Patter est un achat unique. C’était un achat unique avant la fonction d’IA, et c’est toujours un achat unique maintenant. Il n’y a pas de palier Patter IA. Pas de mensualité pour le générateur de routines. Pas d’écran de vente additionnelle la première fois que tu touches le bouton. La fonction est incluse, parce que le coût de la faire tourner est, pour nous, pratiquement nul. Apple l’absorbe côté matériel, et on prend volontiers ce qu’ils proposent.

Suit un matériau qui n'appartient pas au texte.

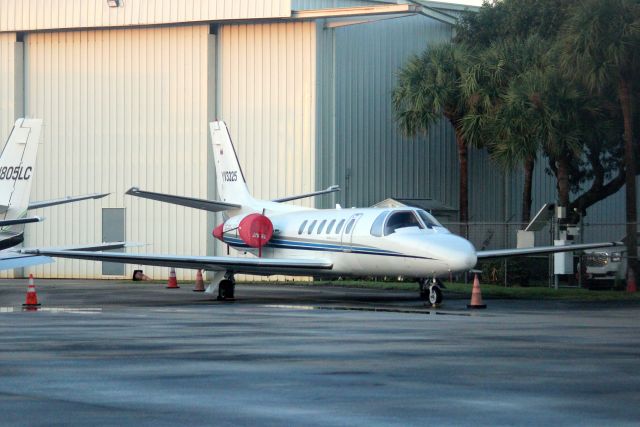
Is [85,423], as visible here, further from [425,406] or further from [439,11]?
[439,11]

Ce que tu cèdes en échange est réel, et ça vaut la peine de le dire. Le modèle sur l’appareil n’est pas aussi malin que les plus gros modèles de pointe. Il peut se planter. Il peut sauter une étape, mal lire un embranchement dans un processus, mettre l’ordre légèrement de travers. C’est pour ça que la fonction te montre un aperçu avant que quoi que ce soit ne soit sauvegardé. Tu lis ce qu’elle a sorti, tu corriges ce qui ne va pas, et tu décides si tu gardes.

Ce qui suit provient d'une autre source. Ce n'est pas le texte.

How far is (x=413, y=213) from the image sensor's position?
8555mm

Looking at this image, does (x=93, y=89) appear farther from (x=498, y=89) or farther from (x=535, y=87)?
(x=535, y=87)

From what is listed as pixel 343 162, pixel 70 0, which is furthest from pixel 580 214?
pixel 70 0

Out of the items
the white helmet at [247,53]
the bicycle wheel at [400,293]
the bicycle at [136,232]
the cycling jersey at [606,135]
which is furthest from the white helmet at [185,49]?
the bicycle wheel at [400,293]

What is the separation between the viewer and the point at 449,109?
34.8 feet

Mais la raison plus importante de passer une minute ou deux sur cet aperçu n’a rien à voir avec les erreurs du modèle. C’est qu’une routine que quelqu’un d’autre a écrite — un modèle, un brouillon généré, n’importe quoi que tu n’as pas pensé toi-même — ne fonctionnera jamais aussi bien que celle que tu as construite. Elle a l’air plus structurée, peut-être. La grammaire est peut-être plus propre. Les étapes sont peut-être dans un ordre plus sensé que celui auquel tu aurais pensé tout seul. Rien de tout ça ne compte. Les routines sont personnelles. L’ordre qui marche pour toi n’est pas celui qui marche en général, et les étapes dont tu as besoin qu’on te rappelle ne sont pas celles dont quelqu’un d’autre aurait besoin qu’on lui rappelle. La taille unique ne s’applique pas ici, et ne devrait pas.
Donc la fonction d’IA, et les modèles intégrés à Patter d’ailleurs, ne sont pas là pour penser à ta place. Ils sont là pour te sortir de l’écran blanc. Pour déclencher le moment “ah tiens, pour ça je pourrais me faire une routine”. Le brouillon qu’ils te tendent est un point de départ. Le travail — la partie qui la fait vraiment rétrécir au fil du temps, la partie qui fait que des étapes finissent par disparaître parce qu’elles ont pris — cette partie n’a lieu que si tu fais de la routine la tienne.
Le compromis nous va bien. Un modèle qui tourne localement, qui ne coûte rien à utiliser, qui ne voit rien qu’il ne devrait pas voir, et qui produit quelque chose que tu aurais édité de toute façon. C’est le deal.
Donc : pas d’abonnement, pas de cloud, pas de compte, pas de télémétrie, pas de limites d’usage. Tu pointes Patter sur quelque chose, ça te donne une routine à regarder, tu la sauves ou pas. Ensuite l’app s’efface.
C’est toute la fonction. Ce n’est pas beaucoup. Ce n’est pas censé l’être.